LA MADRE SEVERA PERO JUSTA
Y a falta de proyecto, de
programa, de compromiso político colectivo, se perfila la búsqueda afanosa de
la figura ancla o providencial, no en el trágico sentido de la historia alemana,
sino en la moderna concepción protectora. Ahí se reinventa a Ángela Merkel (3).
La
solidez de la canciller como potencial líder europea no proviene de unas
maneras fuertes, del tradicional autoritarismo prusiano. Por el contrario, lo
que la ha afirmado durante unos años como referencia ha sido su capacidad para
hacer valer su agenda sin estridencias, con firmeza, pero sin estrépitos. Una madre severa pero justa.
Y, sin
embargo, la incuestionabilidad de la gran dama europea empieza a diluirse. Con
inesperada rapidez y con sorprendente origen. Ha sido dentro y no fuera de su
país donde ha empezado a minarse el liderazgo de Merkel. Más aún: no ha sido
desde la oposición, ni siquiera desde sus socios/rivales socialdemócratas donde
empezó a cuestionarse su invulnerabilidad política. Ha sido desde su partido, o
desde la formación gemela de su partido en la siempre incómoda Baviera (4).
¿Por
qué este cambio más o menos brusco? ¿Por qué se ha pasado la solidaridad de las
estaciones de ferrocarril acogiendo a los refugiados expulsados de
Centroeuropea al ‘síndrome de nochevieja’, es decir a la visión de los
refugiados, de los extranjeros procedentes de regiones de guerra o de pobreza como
potenciales terroristas, violadores o delincuentes?
Por los
atentados, por supuesto. O quizás habría que decir: por la lectura deformada,
por las exageraciones conscientes e inconscientes de la amenaza terrorista.

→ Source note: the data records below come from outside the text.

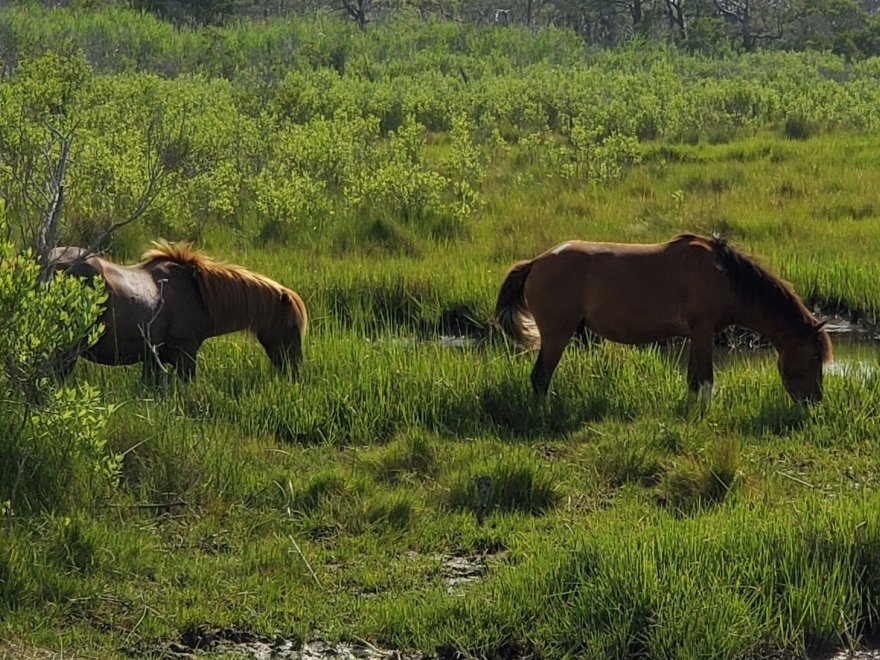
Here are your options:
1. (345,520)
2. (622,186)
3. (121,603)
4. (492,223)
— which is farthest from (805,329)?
(622,186)

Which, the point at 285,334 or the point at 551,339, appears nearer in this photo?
the point at 551,339

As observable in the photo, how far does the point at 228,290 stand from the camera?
8266mm

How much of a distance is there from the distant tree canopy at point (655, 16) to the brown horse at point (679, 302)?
3174cm

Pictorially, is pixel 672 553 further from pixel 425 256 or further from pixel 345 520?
pixel 425 256

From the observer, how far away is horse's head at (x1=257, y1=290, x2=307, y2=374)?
27.8 ft

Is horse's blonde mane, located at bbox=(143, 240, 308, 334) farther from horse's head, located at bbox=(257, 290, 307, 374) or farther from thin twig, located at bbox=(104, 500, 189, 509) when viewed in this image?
thin twig, located at bbox=(104, 500, 189, 509)

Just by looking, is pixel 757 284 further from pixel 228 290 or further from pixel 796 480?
pixel 228 290

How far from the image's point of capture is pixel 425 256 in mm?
12562

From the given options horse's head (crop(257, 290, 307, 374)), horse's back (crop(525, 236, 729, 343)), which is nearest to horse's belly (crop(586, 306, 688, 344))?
horse's back (crop(525, 236, 729, 343))

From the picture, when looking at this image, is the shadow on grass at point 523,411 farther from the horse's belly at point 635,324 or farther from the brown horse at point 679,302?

Pero también por la tensión subyacente, no siempre explicita, en el seno de la
sociedad alemana. Hace tiempo que una corriente xenófoba, populista,
neonacionalista iba cobrando fuerza y tomando cuerpo en Alemania. Como en el
resto de Europa. Y del mundo. Alemania no estaba tan vacunada de sus demonios,
como los propios alemanes pensaban y los demás ciudadanos europeos habíamos
llegado a creer (5).
Ahora
que aguardamos con sobrecogimiento el resultado de las elecciones en Holanda o
en Francia, debemos preocuparnos seriamente por la dimensión que esas fuerzas
del desprecio sean capaces de alcanzar en Alemania el próximo mes de
septiembre. Pero debemos desterrar la inmadura idea de que Merkel es una
especie de tótem imprescindible para conjurar ese peligro. No es la afirmación
de la Alemania que ella representa la solución a los errores, fracasos, miedos
y fantasmas de Europa. No es la idea de un liderazgo personal como timón de un
orden liberal a la deriva lo que debe imponerse en el discurso europeo.

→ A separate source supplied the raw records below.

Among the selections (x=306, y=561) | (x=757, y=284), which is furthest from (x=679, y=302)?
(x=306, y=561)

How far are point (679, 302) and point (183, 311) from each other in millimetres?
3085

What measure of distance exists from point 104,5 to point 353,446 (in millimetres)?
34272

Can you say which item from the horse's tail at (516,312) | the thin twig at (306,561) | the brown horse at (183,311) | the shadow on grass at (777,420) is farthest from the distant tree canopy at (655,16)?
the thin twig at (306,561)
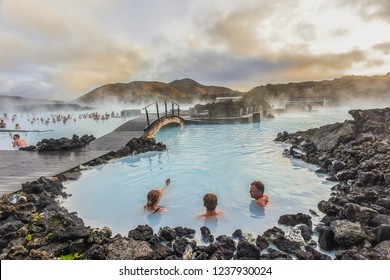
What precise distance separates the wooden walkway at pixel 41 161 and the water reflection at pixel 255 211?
3.51 m

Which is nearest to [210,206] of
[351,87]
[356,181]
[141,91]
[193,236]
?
[193,236]

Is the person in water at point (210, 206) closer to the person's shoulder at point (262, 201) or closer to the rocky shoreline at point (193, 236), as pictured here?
the rocky shoreline at point (193, 236)

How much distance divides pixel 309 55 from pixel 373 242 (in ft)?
8.61

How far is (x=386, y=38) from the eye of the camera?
3.81m

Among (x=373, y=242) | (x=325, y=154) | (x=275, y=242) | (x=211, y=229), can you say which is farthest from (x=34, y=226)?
(x=325, y=154)

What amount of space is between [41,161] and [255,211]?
195 inches

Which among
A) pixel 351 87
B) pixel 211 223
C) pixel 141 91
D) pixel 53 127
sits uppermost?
pixel 141 91

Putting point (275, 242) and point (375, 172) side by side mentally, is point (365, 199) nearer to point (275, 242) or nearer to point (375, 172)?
point (375, 172)

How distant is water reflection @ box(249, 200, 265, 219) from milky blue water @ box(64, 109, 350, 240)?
1 centimetres

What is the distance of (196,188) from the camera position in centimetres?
557

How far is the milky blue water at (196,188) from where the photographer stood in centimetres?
401

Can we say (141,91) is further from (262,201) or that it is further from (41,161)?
(262,201)

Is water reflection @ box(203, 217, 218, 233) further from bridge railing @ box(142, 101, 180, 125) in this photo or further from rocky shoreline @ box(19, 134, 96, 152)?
bridge railing @ box(142, 101, 180, 125)

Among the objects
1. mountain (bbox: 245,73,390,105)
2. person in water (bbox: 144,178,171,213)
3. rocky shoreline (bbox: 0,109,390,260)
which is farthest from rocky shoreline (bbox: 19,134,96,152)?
mountain (bbox: 245,73,390,105)
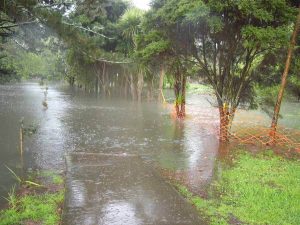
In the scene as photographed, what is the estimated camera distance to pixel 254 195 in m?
7.33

LIMITES DE LA POSIBLE RECUPERACIÓN
SOCIALDEMÓCRATA
Surge ahora la posibilidad de una
nueva oportunidad de la socialdemocracia en Alemania (6). El candidato del SPD
a la cancillería, Martin Schulz, ha impulsado en las encuestas al viejo partido
de los trabajadores alemanes, tras una década larga de derrotas (7). Pero sería
un error pensar que la relativa recuperación electoral de la socialdemocracia
alemana puede ser, por si sola, un principio de solución a los problemas
europeos.
Schulz pertenece a un sector
menos acomodaticio del SPD, pero no es un recién llegado ni un exponente
inequívoco de renovación. Ha presidido durante años un Parlamento europeo
incapaz de conjurar la deriva. Ha criticado la austeridad, sin duda, pero se ha
mantenido en la disciplina de un partido que erosionó los principios del
socialismo europeo con la famosa agenda 2000 del excanciller Schröder.

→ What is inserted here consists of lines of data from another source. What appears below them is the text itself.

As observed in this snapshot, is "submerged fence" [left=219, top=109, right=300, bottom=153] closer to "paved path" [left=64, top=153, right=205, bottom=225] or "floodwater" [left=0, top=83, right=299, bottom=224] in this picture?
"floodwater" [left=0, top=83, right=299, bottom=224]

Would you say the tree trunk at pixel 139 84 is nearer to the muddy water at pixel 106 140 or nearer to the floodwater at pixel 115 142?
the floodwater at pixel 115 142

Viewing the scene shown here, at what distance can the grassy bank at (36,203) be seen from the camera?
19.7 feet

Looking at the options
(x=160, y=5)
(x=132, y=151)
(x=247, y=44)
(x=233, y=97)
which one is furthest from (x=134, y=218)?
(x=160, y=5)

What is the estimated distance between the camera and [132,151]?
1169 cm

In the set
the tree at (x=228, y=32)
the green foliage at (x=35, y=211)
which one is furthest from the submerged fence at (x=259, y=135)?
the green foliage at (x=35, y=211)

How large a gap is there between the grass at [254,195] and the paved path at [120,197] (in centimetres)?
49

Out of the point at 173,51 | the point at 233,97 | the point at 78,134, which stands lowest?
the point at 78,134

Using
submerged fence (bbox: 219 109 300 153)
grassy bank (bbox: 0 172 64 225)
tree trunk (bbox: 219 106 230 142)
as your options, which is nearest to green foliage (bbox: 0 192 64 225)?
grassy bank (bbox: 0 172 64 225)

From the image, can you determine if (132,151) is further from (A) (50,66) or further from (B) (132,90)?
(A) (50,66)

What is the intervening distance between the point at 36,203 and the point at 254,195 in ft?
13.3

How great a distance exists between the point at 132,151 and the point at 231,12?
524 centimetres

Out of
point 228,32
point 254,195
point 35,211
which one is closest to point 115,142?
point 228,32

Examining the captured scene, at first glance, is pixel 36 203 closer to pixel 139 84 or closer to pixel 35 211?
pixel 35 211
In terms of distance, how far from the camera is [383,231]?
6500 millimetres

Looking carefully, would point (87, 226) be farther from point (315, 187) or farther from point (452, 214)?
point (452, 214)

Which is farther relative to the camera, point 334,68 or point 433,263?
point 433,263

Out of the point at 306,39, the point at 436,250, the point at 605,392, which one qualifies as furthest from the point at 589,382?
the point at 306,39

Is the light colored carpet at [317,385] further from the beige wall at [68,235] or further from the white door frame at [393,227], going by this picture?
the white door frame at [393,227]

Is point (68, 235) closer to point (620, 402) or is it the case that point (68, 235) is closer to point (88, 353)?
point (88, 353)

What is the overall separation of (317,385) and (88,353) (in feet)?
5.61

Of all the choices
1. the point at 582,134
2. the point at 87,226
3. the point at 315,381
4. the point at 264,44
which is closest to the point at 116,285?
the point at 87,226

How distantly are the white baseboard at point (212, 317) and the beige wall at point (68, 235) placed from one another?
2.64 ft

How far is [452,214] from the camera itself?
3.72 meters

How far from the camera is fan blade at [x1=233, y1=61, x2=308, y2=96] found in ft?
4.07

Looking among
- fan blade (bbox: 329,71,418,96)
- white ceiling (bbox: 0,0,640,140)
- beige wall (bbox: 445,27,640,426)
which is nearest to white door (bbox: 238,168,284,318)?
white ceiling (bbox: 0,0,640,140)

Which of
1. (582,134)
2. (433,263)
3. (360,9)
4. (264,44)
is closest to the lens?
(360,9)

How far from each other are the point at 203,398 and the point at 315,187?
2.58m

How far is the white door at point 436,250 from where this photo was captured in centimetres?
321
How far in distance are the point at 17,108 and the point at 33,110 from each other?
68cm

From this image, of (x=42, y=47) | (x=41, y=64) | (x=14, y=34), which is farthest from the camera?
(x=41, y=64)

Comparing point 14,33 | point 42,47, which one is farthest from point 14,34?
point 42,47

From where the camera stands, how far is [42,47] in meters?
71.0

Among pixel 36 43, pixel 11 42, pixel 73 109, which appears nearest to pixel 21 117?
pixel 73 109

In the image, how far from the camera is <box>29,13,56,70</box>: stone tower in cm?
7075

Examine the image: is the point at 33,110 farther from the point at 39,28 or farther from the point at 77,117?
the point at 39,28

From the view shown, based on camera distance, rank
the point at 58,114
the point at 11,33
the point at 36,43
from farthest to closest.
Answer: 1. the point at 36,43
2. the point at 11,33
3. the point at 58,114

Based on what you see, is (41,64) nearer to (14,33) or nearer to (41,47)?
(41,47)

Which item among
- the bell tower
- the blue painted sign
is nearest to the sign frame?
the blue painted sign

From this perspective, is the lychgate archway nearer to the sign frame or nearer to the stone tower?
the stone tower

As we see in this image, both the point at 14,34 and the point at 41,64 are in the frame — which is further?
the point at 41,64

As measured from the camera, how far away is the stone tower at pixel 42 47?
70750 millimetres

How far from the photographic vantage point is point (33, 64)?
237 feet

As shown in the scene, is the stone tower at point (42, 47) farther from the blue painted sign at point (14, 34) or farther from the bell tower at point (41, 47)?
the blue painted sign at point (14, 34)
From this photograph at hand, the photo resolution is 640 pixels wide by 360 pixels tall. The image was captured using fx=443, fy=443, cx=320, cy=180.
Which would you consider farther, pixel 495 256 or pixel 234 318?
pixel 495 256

Además, aún ganando, el SPD y el
propio Shulz tendrán que encontrar socios para gobernar, y lo más probable es
que se vean obligados a repetir la fórmula de la gross coalition. La rivalidad de campaña puede resolverse en la
convergencia de la gestión de gobierno: invertido el orden de los factores,
pero inalterado el producto final
NOTAS
(1) “Merkel
and the defense of the liberal order”. JUDY DEMPSEY. BROOKING INSTITUTION, 5 de enero.
(2)
“Looking to Germany. Whar Berlin can do and can´t do for the liberal order”.
STEFAN FRÖHLICH. FOREIGN AFFAIRS, 29 de
enero.
(3) “Merkel, last stand”. PAUL HOCKENOS. FOREING AFFAIRS, 14 de febrero.
(4) “Merkel
Should Beware Bavarians, Not Populists”. DAVID CLAY LARGE. FOREIGN POLICY, 3 de enero.
(5) “Germany’s Far Right now flirts with Hitler”.
JOSEPHINE HUETLIN. THE WASHINGTON POST, 16 de febrero.
(6) “Angela
Merkel, peut-elle perdre les prochaines elections législatives allemandes?
THOMAS WIEDER. LE MONDE, 23 de febrero.
(7) “Meet Martin Schulz, the Europhile populist
shaking up Germany’s elections”. CONSTANZE STENZENMÜLLER. THE WASHINGTON POST, 27 de febrero.